What needs to be done >> Report all lines of the data below that hold the word "genus".

___

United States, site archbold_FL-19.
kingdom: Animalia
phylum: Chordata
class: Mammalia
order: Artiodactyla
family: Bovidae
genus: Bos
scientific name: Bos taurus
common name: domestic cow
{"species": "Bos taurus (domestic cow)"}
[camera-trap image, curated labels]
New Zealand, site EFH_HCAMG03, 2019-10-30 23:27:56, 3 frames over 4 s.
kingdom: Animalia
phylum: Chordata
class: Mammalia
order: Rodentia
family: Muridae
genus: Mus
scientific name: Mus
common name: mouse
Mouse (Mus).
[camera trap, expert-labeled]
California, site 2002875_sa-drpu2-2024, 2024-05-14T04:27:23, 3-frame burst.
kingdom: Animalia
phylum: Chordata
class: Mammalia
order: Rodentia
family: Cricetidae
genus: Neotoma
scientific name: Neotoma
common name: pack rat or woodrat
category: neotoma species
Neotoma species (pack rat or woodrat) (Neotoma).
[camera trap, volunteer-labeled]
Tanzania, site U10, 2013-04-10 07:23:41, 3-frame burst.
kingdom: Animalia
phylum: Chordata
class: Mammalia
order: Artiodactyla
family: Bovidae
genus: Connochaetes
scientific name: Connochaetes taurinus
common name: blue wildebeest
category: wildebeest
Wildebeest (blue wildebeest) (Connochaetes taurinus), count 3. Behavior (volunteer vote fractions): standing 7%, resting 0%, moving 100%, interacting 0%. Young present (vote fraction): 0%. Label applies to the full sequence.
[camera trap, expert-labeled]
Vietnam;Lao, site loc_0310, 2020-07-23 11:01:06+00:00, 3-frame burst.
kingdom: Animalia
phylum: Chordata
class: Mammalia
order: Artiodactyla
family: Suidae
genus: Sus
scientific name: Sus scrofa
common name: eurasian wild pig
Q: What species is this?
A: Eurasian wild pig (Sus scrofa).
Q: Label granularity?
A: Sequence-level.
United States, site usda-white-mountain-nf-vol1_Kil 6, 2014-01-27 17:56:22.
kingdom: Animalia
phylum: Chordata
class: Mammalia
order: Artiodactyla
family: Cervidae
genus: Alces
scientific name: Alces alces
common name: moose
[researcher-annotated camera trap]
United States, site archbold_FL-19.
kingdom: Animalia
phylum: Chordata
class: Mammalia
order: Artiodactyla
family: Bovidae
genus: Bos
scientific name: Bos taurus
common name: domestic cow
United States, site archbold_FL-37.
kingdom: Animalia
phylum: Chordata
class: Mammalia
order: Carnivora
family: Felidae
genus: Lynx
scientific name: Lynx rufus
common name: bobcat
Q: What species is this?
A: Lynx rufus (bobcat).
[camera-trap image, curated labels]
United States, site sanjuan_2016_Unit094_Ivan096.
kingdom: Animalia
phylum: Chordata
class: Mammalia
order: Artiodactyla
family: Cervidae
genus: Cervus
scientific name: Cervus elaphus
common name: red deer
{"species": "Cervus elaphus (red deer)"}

___

Answer area >>
genus: Bos
genus: Mus
genus: Neotoma
genus: Connochaetes
genus: Sus
genus: Alces
genus: Bos
genus: Lynx
genus: Cervus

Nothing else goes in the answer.